I want to run a clingo program containing an optimization. I already have a (suboptimal) model. Is there a way to "help" clingo with the existing model? I'm using the python api.
Minimal example (n queens, but minimize the sum of the product of the coordinates):
from clingo import Control
ctl = Control(["0"])
ctl.add("base", [], """
#const n = 8.
{ q(I,1..n) } == 1 :- I = 1..n.
{ q(1..n,J) } == 1 :- J = 1..n.
:- { q(D-J,J) } >= 2, D = 2..2*n.
:- { q(D+J,J) } >= 2, D = 1-n..n-1.
#minimize{X*Y:q(X,Y)}.
""")
ctl.ground([("base", [])])
lastmdl = None
with ctl.solve(yield_=True) as models:
for model in models:
lastmdl = model.symbols(atoms=True)
print(lastmdl, model.cost)
will give me the output
[q(7,1), q(1,2), q(3,3), q(8,4), q(6,5), q(4,6), q(2,7), q(5,8)] [158]

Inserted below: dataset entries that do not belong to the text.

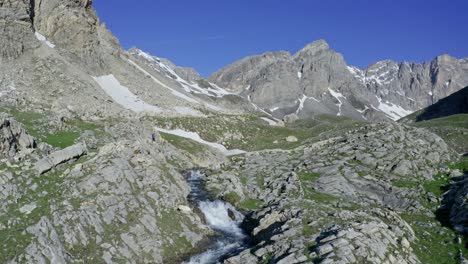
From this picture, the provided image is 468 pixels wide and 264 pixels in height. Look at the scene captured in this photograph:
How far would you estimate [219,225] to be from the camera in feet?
158

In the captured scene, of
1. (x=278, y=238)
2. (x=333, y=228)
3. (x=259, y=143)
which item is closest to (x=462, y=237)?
(x=333, y=228)

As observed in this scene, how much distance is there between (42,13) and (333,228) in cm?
12692

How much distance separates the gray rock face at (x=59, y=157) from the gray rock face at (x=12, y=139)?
9.55ft

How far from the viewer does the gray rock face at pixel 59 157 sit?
138 ft

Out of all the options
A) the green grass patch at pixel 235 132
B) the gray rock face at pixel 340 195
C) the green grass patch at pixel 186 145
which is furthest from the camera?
the green grass patch at pixel 235 132

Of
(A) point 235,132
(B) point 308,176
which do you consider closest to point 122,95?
(A) point 235,132

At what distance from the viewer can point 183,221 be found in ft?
146

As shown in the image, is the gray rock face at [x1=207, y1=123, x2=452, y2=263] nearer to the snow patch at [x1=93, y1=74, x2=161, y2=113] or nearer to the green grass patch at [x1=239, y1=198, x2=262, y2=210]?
the green grass patch at [x1=239, y1=198, x2=262, y2=210]

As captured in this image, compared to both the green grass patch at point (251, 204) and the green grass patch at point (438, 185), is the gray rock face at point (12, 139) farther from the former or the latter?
the green grass patch at point (438, 185)

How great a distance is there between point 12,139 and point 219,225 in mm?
22822

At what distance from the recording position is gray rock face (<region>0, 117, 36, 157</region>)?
4181cm

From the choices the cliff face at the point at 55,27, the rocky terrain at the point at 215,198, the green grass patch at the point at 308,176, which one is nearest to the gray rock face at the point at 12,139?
the rocky terrain at the point at 215,198

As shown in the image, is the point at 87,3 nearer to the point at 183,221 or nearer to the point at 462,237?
the point at 183,221

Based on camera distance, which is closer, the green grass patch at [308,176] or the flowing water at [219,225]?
the flowing water at [219,225]
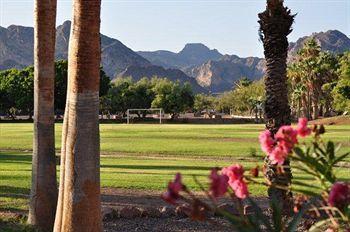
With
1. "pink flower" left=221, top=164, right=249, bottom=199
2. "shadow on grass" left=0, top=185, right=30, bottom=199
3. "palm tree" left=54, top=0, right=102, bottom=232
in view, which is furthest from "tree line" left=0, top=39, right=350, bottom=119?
"pink flower" left=221, top=164, right=249, bottom=199

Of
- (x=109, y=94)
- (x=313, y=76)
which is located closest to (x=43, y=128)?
(x=313, y=76)

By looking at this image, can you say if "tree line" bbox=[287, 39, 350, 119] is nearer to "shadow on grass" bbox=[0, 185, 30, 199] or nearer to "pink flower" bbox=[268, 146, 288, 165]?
"shadow on grass" bbox=[0, 185, 30, 199]

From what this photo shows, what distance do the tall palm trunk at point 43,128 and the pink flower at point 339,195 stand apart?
8026mm

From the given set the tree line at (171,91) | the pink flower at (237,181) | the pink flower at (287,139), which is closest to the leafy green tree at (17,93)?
the tree line at (171,91)

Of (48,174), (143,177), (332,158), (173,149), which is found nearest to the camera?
(332,158)

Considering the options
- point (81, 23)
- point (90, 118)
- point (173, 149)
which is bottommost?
point (173, 149)

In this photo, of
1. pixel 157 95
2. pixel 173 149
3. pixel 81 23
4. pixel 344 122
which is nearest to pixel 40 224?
pixel 81 23

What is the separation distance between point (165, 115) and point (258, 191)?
4173 inches

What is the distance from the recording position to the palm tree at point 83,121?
23.9ft

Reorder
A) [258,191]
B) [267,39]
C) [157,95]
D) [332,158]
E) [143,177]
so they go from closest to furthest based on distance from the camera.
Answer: [332,158]
[267,39]
[258,191]
[143,177]
[157,95]

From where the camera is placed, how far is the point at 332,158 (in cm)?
309

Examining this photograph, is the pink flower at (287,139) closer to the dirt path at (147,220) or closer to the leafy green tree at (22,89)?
the dirt path at (147,220)

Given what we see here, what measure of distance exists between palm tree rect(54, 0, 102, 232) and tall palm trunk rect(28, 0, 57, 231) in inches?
113

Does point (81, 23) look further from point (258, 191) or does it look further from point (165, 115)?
point (165, 115)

[q(4,1), q(8,2), q(1,3), q(3,4), q(6,5), q(2,6), q(7,7), q(5,8)] [154]
[q(2,1), q(6,2), q(8,3), q(3,4), q(1,5), q(4,6), q(7,7), q(5,8)] [132]
[q(6,1), q(8,2), q(2,3), q(4,4), q(1,5), q(7,6), q(5,7), q(3,8)] [128]
[q(1,1), q(6,2), q(8,3), q(3,4), q(7,5), q(4,6), q(2,7), q(5,8)] [126]
In a previous step I already found a model with a value of 132. How can I use the knowledge of this existing model to my advantage in the sense that I could skip the first 3 models in the current solve call? To be clear: The goal is to speed up the search for the optimal model.